Rewrite all of the lines below with "side mirror" swapped for "wing mirror" and everything else kept the same. Leave out the pictures.

····················

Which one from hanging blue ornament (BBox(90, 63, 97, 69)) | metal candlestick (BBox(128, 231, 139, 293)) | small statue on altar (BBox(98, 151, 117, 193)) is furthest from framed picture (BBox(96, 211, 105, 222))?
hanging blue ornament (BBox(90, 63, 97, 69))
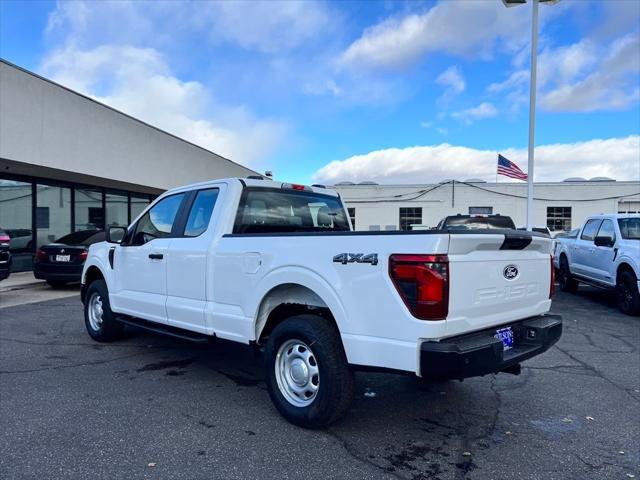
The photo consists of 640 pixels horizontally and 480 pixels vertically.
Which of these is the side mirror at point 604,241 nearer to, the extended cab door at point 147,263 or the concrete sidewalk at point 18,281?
the extended cab door at point 147,263

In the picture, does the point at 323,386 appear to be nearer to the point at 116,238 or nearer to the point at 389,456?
the point at 389,456

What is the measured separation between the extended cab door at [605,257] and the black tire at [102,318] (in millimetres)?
8743

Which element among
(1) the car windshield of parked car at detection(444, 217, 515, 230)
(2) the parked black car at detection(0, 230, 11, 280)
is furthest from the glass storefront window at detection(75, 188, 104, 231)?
(1) the car windshield of parked car at detection(444, 217, 515, 230)

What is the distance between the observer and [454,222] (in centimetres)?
1082

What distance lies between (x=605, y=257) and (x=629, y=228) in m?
0.74

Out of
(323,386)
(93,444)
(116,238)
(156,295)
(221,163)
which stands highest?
(221,163)

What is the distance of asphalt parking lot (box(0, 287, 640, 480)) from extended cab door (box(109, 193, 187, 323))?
65 cm

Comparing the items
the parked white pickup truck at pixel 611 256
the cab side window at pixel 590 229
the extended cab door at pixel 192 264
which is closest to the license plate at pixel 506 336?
the extended cab door at pixel 192 264

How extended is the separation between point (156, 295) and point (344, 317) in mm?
2577

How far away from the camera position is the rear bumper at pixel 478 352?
295cm

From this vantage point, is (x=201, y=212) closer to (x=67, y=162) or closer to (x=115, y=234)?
(x=115, y=234)

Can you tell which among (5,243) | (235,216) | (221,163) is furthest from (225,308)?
(221,163)

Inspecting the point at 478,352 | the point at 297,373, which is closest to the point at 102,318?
the point at 297,373

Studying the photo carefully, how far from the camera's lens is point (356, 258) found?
3.24m
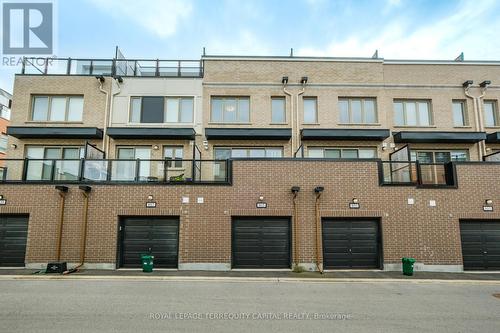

····················

FULL ANSWER:
Which one from hanging blue ornament (BBox(90, 63, 97, 69)) | metal candlestick (BBox(128, 231, 139, 293)) | small statue on altar (BBox(98, 151, 117, 193)) is furthest from framed picture (BBox(96, 211, 105, 222))?
hanging blue ornament (BBox(90, 63, 97, 69))
The photo consists of 640 pixels horizontally and 480 pixels vertically.
Which of these is the wing mirror at point 604,241 nearer to, the extended cab door at point 147,263 or the concrete sidewalk at point 18,281?
the extended cab door at point 147,263

In the picture, does the point at 323,386 appear to be nearer to the point at 116,238 or nearer to the point at 389,456?
the point at 389,456

What is the measured separation between the extended cab door at [605,257] and the black tire at [102,318] (in millimetres)?
8743

Which element among
(1) the car windshield of parked car at detection(444, 217, 515, 230)
(2) the parked black car at detection(0, 230, 11, 280)
is furthest from the glass storefront window at detection(75, 188, 104, 231)?
(1) the car windshield of parked car at detection(444, 217, 515, 230)

What is the distance between the observer and [454,222] (in centimetres)?
1082

What distance lies between (x=605, y=257) and (x=629, y=228) in m?
0.74

Out of
(323,386)
(93,444)
(116,238)
(156,295)
(221,163)
which stands highest?
(221,163)

What is the distance of asphalt parking lot (box(0, 287, 640, 480)) from extended cab door (box(109, 193, 187, 323))?
65 cm

Comparing the items
the parked white pickup truck at pixel 611 256
the cab side window at pixel 590 229
the extended cab door at pixel 192 264
which is closest to the license plate at pixel 506 336?
the extended cab door at pixel 192 264

How extended is the separation between point (156, 295) and point (344, 317) in mm?
2577

How far away from the camera position is the rear bumper at pixel 478 352?
295cm

From this vantage point, is (x=201, y=212) closer to (x=67, y=162) or closer to (x=115, y=234)?
(x=115, y=234)

Can you tell which among (5,243) | (235,216) | (221,163) is furthest from (225,308)?
(221,163)

Inspecting the point at 478,352 | the point at 297,373, which is closest to the point at 102,318?
the point at 297,373

Studying the photo carefully, how far from the camera's lens is point (356, 258) found?
3.24m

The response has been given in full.